This winter felt endless and tiresome. So as the year changed, I found myself longing for spring even more. Waiting doesn’t really fast-forward the season’s arrival, but the act of waiting itself is different from just wanting it sooner. Yet, as the time to execute the project I had been working on since last year approached, nothing else seemed to matter—not even the weather. It felt like I was lying within an event horizon, unable to see anything around me. For quite some time, I moved forward day by day, like climbing stairs, with my eyes only on my feet and my mind focused on the next step. Then one day, sunlight hit the desk in my office, feeling so unfamiliar that I froze, unable to do anything.
‘Because of this project, I’ll hardly have time to relax in spring before summer arrives.’
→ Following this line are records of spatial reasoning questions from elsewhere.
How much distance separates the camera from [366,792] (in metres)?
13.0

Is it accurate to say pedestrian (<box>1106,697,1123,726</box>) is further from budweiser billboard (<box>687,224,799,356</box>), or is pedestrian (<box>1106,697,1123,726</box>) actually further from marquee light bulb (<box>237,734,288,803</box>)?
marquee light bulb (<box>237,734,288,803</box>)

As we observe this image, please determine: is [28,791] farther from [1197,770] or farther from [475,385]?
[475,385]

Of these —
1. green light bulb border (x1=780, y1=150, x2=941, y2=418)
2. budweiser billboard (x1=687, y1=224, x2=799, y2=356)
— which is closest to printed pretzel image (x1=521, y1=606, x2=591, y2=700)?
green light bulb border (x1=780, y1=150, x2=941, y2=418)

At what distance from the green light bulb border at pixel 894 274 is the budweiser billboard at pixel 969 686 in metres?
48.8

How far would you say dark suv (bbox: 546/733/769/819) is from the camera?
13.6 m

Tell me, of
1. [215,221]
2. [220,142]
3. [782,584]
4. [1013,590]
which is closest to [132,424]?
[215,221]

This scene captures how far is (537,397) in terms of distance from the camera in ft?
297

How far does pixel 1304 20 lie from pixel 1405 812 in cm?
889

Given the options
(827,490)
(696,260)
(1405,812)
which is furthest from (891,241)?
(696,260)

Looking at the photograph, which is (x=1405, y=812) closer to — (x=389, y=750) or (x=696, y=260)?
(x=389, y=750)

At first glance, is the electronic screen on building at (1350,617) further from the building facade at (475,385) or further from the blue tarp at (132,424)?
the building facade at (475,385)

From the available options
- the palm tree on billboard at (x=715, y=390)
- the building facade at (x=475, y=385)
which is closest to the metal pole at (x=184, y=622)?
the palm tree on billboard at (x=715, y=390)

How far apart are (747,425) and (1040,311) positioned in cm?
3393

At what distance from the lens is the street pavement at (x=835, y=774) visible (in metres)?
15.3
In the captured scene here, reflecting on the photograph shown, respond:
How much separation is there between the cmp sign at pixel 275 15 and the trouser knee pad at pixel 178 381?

I remember that thought floating around my empty mind. Then finally, last Friday, the project wrapped up, and when I came back to my senses, summer was already in the air. My spring of 2024 vanished without a trace, just like Christmas Eve in 2015. So this is possible. On the day the project was handed over, I stepped out into the bright daylight for the first time in a month and a half. I didn’t hold the door for anyone, nor did I stop for street vendors; like a racehorse with blinders, I headed straight home. I didn’t eat, turn on my computer, or watch YouTube. Like a beetle shedding its skin, I stripped off my clothes, showered, and collapsed into bed, sleeping like the dead until the next day. 💤
When I woke up in the afternoon, it was raining outside. Not a mist you wouldn’t notice, nor an overwhelming monsoon, but a sensible rain that gently soaked everything with a steady rhythm. It felt like time had paused for a moment. The train to summer took a breather at the last stop of spring. I sat on the last step up to normalcy, playing my ‘2024’ playlist on shuffle. 🎶
It’s me, the one you carelessly left behind
Why so surprised? We could bump into each other Don’t make that awkward face, she’s laughing beside you
Just think about her, the one holding your arm Pass by as if nothing happened
Just be indifferent one more time, don’t bother with a greeting
I hate that apologetic look in your eyes
Goodbye in passing Look at her approaching by your side
She seems comfortable, trusts you like I once did Pass by as if nothing happened
Just be indifferent one more time, don’t bother with a greeting
I hate that apologetic look in your eyes
Goodbye in passing Don’t turn away from her like you did to me
No one knows how hard it is
to forget someone like you
I’m not done either Pass by as if nothing happened
Just be indifferent one more time, don’t bother with a greeting
I hate that apologetic look in your eyes
Goodbye in passing I hate that look in your eyes
Goodbye in passing
The first song played was Yoon Jong-shin’s live version of ‘A Fleeting Goodbye.’ I wasn’t even focusing on the lyrics, but his voice crushed my heart. It was so sad. I should have been happy the project was over, yet here I was. 😢
I hate that apologetic look in your eyes
‘A Fleeting Goodbye,’ released by Lee Soo-young in 2001, was penned by Yoon Jong-shin and composed by Park Yong-chan. Park, a high school friend of Yoon Jong-shin, also created classics like Sung Si-kyung’s ‘Hijae’ and Leeds’ ‘You Must Be Happy.’ (On a side note, I’m curious who designed the album cover for Leeds’ ‘Obsession’—it’s hauntingly memorable, even appearing in my dreams sometimes.) The world’s saddest melody, Park’s signature, pairs perfectly with Yoon Jong-shin’s heart-wrenching lyrics, pulling the surrounding mood into the depths. I became addicted, looping the song along with the sound of the rain. 🌧️

As I listened, I couldn’t help but focus on the lyrics, feeling something was amiss. The sincerity in Yoon Jong-shin’s voice was overwhelming, making it more confusing. He was heartbreakingly earnest for a guy. So, I switched back to Lee Soo-young’s version. 🎧
Anyway, with the rain wrapping up spring and that song, I got to bask in the spring I waited so long for, even if just for a day.